Libri di narrativa moderna e contemporanea successivi al 1945
Libri di narrativa moderna e contemporanea successivi al secondo dopoguerra
Lo spirito della pianura Innocenti Elisabetta - Edizioni Setteponti, 2024 - Paradosis
"Lo spirito della pianura" narra due vicende parallele tra ieri e oggi nel territorio pellerossa del South Dakota. La storia di Yuma, un guerriero Sioux del 1800, è un percorso di formazione e d'amore con sullo sfondo le grandi guerre tra bianchi e pellerossa. La seconda narra il tentativo di Enapay, un artista Lakota di oggi, di recuperare la sua vita distrutta dall'alcool. Le due narrazioni si intrecciano attraverso una fotografia che è stata scattata nel passato e viene ritrovata in una riserva indiana un secolo dopo. Questo romanzo mette in luce l'antica cultura dei nativi americani basata sul rispetto della natura - la Madre Terra - e al tempo stesso, trasmette l'importanza di seguire i propri sogni. Seguendo l'energia del Lupo - lo "spirito della pianura" - l'uomo potrà ritrovare se stesso e, attraverso l'eternità dell'arte, potrà essere testimone del proprio passato, per riuscire a perdonare e non dimenticare...

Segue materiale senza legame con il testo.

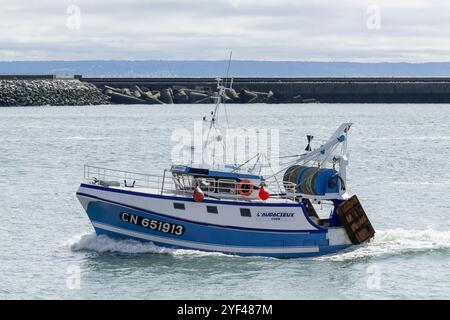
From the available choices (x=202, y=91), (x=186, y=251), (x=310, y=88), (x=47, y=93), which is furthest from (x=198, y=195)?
(x=310, y=88)

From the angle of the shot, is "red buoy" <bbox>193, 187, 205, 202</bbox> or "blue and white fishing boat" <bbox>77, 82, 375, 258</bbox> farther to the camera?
"blue and white fishing boat" <bbox>77, 82, 375, 258</bbox>

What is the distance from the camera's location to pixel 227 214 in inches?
1230

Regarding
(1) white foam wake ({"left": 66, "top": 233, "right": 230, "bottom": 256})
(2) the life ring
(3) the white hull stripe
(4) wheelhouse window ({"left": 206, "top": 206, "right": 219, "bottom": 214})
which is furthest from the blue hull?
(2) the life ring

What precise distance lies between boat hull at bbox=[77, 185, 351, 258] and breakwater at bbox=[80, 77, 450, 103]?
107 metres

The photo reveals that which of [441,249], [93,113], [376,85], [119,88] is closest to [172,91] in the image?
[119,88]

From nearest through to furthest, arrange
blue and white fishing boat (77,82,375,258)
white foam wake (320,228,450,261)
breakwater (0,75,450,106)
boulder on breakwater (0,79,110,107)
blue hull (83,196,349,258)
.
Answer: blue and white fishing boat (77,82,375,258)
blue hull (83,196,349,258)
white foam wake (320,228,450,261)
boulder on breakwater (0,79,110,107)
breakwater (0,75,450,106)

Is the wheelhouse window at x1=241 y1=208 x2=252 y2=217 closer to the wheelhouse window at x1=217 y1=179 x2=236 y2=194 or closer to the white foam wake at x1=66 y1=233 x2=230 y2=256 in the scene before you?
the wheelhouse window at x1=217 y1=179 x2=236 y2=194

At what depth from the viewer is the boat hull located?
31.4 meters

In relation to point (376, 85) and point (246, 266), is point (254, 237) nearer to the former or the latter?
point (246, 266)

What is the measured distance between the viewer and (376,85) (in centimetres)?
15112

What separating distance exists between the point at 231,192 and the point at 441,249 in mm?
7979

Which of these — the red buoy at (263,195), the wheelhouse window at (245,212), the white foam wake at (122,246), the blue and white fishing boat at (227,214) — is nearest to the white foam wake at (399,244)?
the blue and white fishing boat at (227,214)

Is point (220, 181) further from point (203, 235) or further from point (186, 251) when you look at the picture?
point (186, 251)

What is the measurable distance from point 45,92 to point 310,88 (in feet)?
131
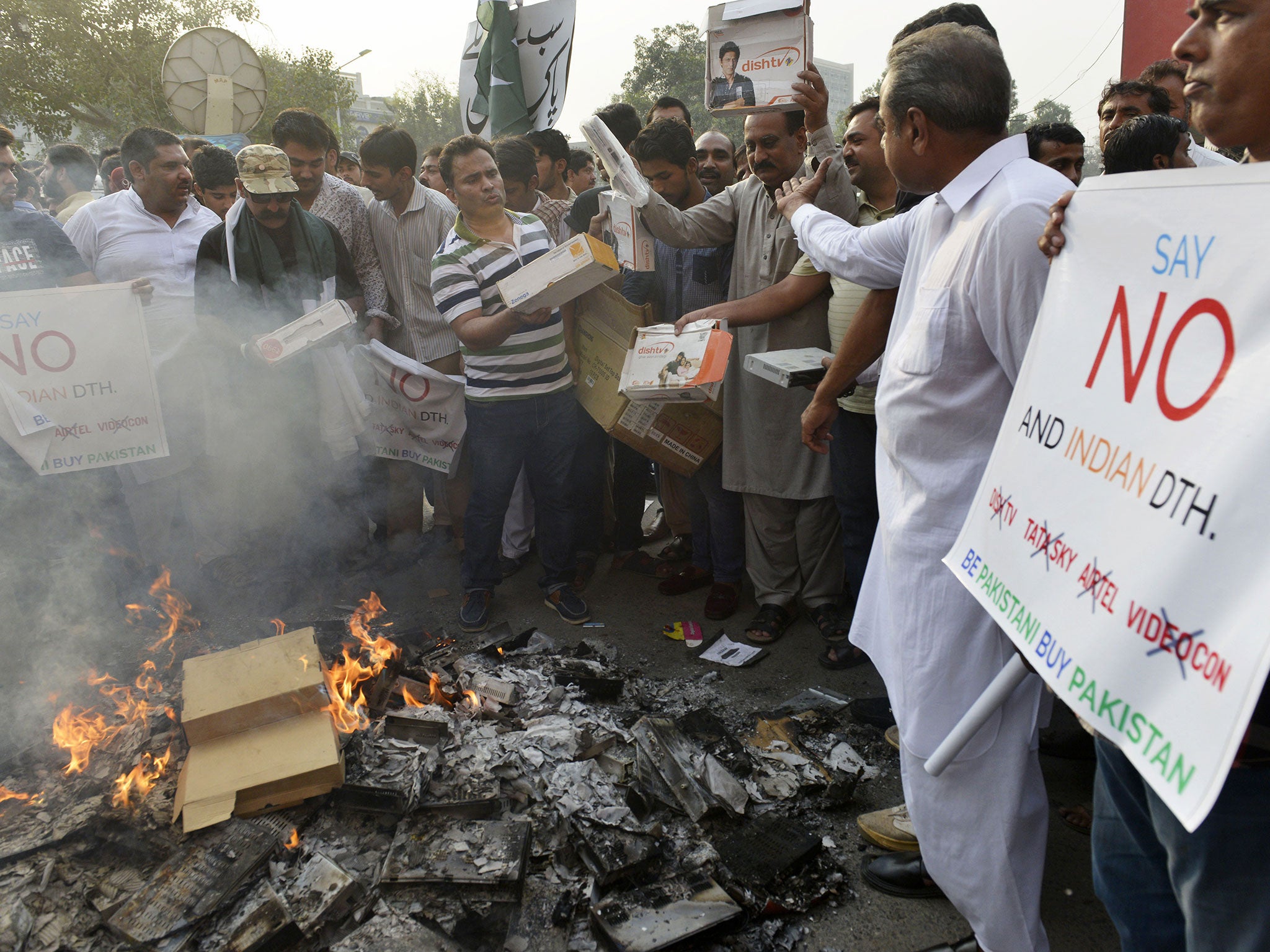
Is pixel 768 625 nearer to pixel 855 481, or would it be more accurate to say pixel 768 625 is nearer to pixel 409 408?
pixel 855 481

Un gioco di specchi Innocenti Elisabetta - Giovane Holden Edizioni, 2022 - Battitore Libero
"Un gioco di specchi" è una raccolta di racconti abbinati in cui sono messi a confronto due o più punti di vista dei protagonisti. Con acrobatici esercizi di stile, ho cercato di mostrare come la scrittura sia spesso un gioco di ripetizioni e corrispondenze. Il contenuto, piuttosto vario, riguarda l'amore, la fedeltà o il tradimento, così come l'accettazione o la ribellione verso le convenzioni sociali. Ogni racconto, pur diverso dagli altri come stile e genere - dal romantico al drammatico, dal thriller all'assurdo - ha a che fare con le relazioni, umane e non, che danno senso all'esistenza, attraverso una prosa, a tratti umoristica, poetica o simbolica. L'occhio, lo specchio e la finestra, come l'aquilone che si avvicina alle nuvole, riflettono la debolezza e la forza dei personaggi che vivono con fatica, noia o entusiasmo le loro esperienze, attraverso il ricordo, la vita presente e uno sguardo, spesso malinconico, rivolto al futuro, alla ricerca del significato dell'esistenza. I racconti rivelano la sofferenza della mancanza, la gioia di un nuovo incontro, evidenziando la relatività del tempo e dello spazio. Il tempo che passa è il più delle volte tiranno; perciò, quando Igor getta la sveglia nella siepe, lo fa in modo consapevole. Vuole fermare il tempo per smettere di soffrire e ritrovare la felicità in un luogo di quotidiana sofferenza, anche se per un attimo: un atto che il lettore può solo immaginare e che, da particolare, diventa universale. (dall'Introduzione a cura dell'Autrice)
Troppo belli per essere colti Innocenti Elisabetta - L'erudita, 2018
Bologna. Tra malcelate attrazioni e sentimenti taciuti Rebecca, Roby e Vlady, studenti universitari, hanno raggiunto un loro equilibrio. Dalle corse di Vlady ai miagolii della gatta Ciambella, tutto fila liscio nel loro appartamento finché l'arrivo della nuova coinquilina non sconvolgerà la loro dinamica ben collaudata. Véronique è bella, alla moda e così francese; ma, soprattutto, è una minaccia per Rebecca e per il suo titolo di regina della casa. Gelosia, insicurezza e situazioni paradossali: le peripezie di Rebecca sembrano non aver fine, ma questa serie di sfortunati eventi le farà capire il valore dell'amicizia, del rispetto del diverso e l'importanza di cogliere l'attimo. Elisabetta Innocenti si destreggia tra dettagli quotidiani e grandi temi con ironia e divertimento, riportando il lettore alla freschezza degli anni universitari, alle prime litigate e quei problemi che sembrano insormontabili ma non sono altro che le prove generali dell'età adulta.